Unsheathing the shiny chrome sword I bought at the costume shop a few hours earlier, I held it high for all to see. Tommy Trojan had a habit of raising his sword in a particular manner to the beat of whatever noise his band belched forth ineptly. I mimicked his motion for a few notes, then I snapped the sword over my knee. The students rioted when I held the broken shards above my head. To top it all off, I pulled out the can of neon green spray-paint I picked up at the hardware store to tag the broad side of the plywood horse with the words “GO IRISH! BEAT SC!” While climbing on stage I heard a girl in the front row of the student section yell out, “What the hell is going on? Who is this guy? This is freaking awesome!”
“Notre Daaame!” My two-word signature phrase sounded much better when the majority of my fellow students answered back. I tossed my hat aside and struck a pose while they marveled at my freshly shaved Mohawk.

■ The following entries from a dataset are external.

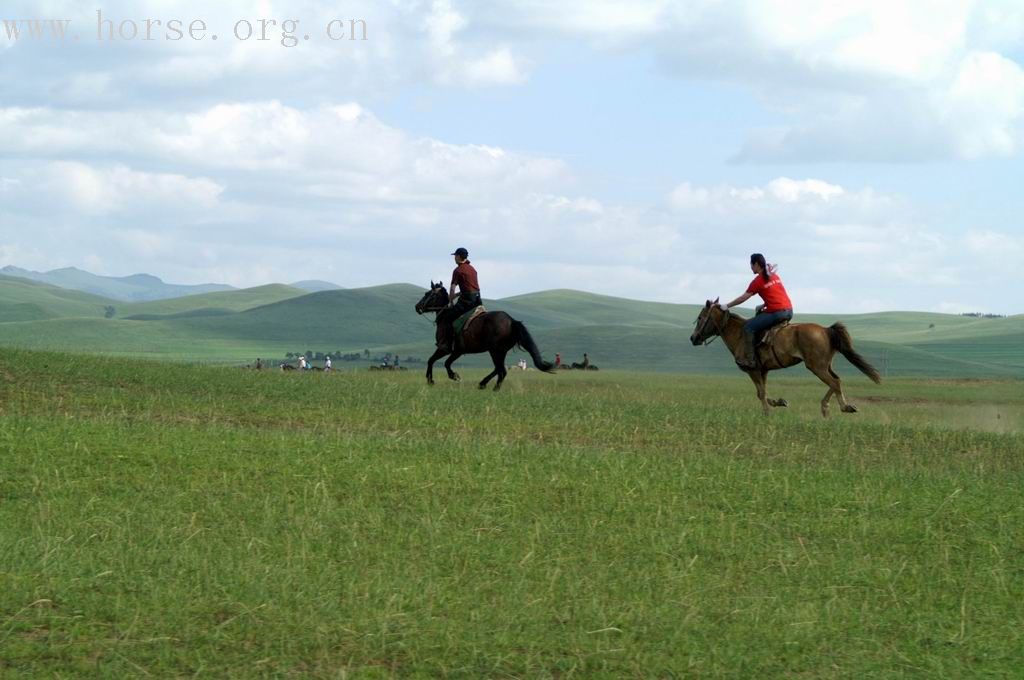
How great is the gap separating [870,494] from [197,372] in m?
15.5

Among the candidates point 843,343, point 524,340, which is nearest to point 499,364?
point 524,340

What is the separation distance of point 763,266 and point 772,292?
2.25 feet

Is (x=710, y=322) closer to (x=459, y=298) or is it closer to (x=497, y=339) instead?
(x=497, y=339)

“It’s great to see all you students out here leadin’ the charge tonight! And look at all you fans, too! I see you got the memo about wearing green. You look fabulous. Sadly, the Trojans are about to invade our campus with their ugly ketchup and mustard uniforms. Let’s show ‘em what real school colors look like when they get here. Our football players will take care of the blue and 24-karat gold. We need all of you to keep on reppin’ the luck o’ the Irish with more of my favorite color. Can you do that?” They sounded like they could.

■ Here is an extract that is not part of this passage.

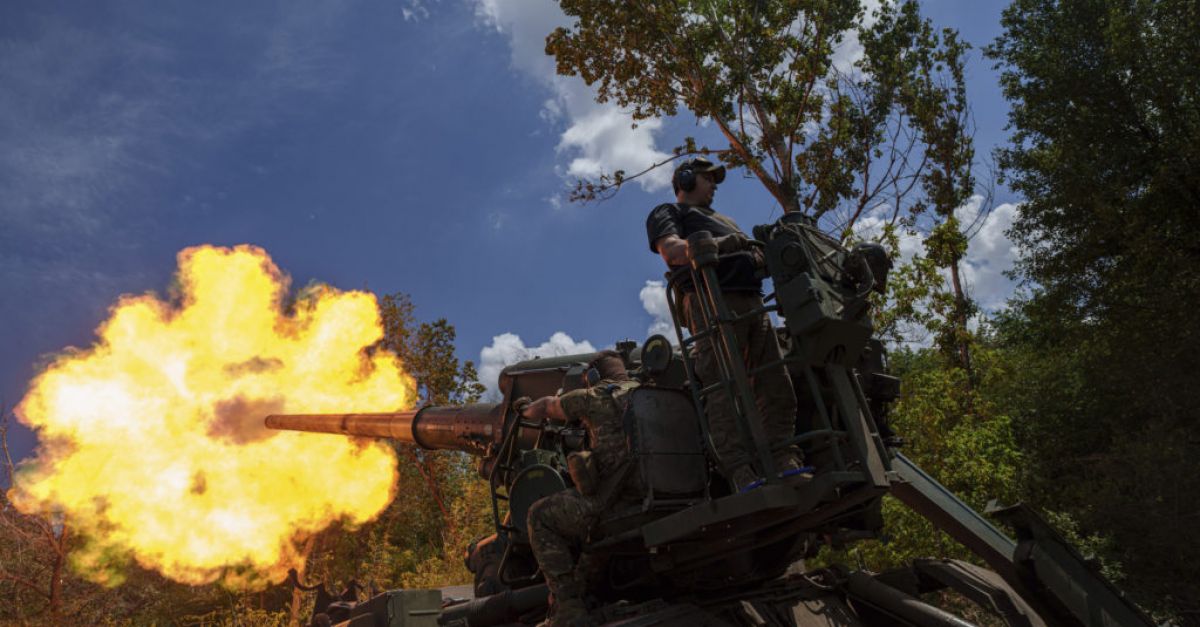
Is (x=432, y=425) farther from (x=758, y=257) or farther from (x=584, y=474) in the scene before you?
(x=758, y=257)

“When Southern Cal steps onto our field, a sea of green will be waiting for them. That’s when they’ll realize they aren’t just goin’ up against our football team… No… They’re goin’ up against an entire united front of the Fightin’ Irish Faithful!” The Fighting Irish Faithful let me know they liked their new nickname.
“When our boys in blue and gold get ready to take the field tomorrow we need to give them a heroes’ welcome with the classic ‘Here come the Irish!’ chant they used back in 1977. When the pregame clock hits nine minutes, the fellas will start us off… Wait a minute, where are my manners? Let’s have the ladies start us off with the echo chant. Ready for a practice run? Nine-oh-three, nine-oh-two, nine-oh-one, let’s hear it!” The echo effect worked perfectly just as our players arrived. Everything was falling into place. I felt like the Leprechaun King of the World.
Rocket took it to the next level with a deafening “WOOO! Let’s get it!” Over the course of the next four minutes he then proceeded to tear the house down. If our football players, students, and fans needed a spiritual revival, he gave them one they would never forget. Everyone in attendance turned to the person next to them on his command, saying, “Don’t flinch!” Then everyone turned to the person on the other side to say, “Go get it!” Rocket made it clear that he didn’t come to make us feel good. He only came to tell us the truth. Lucky for us, the truth would set us free. His advice: “Don’t just give lip service to it. Make it a part of your fiber. Make it a part of your heartbeat.” He told us that a challenge like the one we faced against Southern Cal required enough belief to surpass it. When he asked us if we believed we came closer to actually shaking down the thunder than I had ever heard before. Satisfied, he spiked his mic against the stage with one final, “Don’t flinch, and go get it!” Sergio Brown picked the mic up from where Rocket dropped it, repeating, “Let’s go get it! Let’s go get it!” while his whole team mobbed their emotional leader. Multiple stage dives followed, so I caught the crowd surfing wave over to my Dawgs where we linked arms for the Alma Mater. When I looked around at my Notre Dame Family swaying together as one I finally felt it. We believed.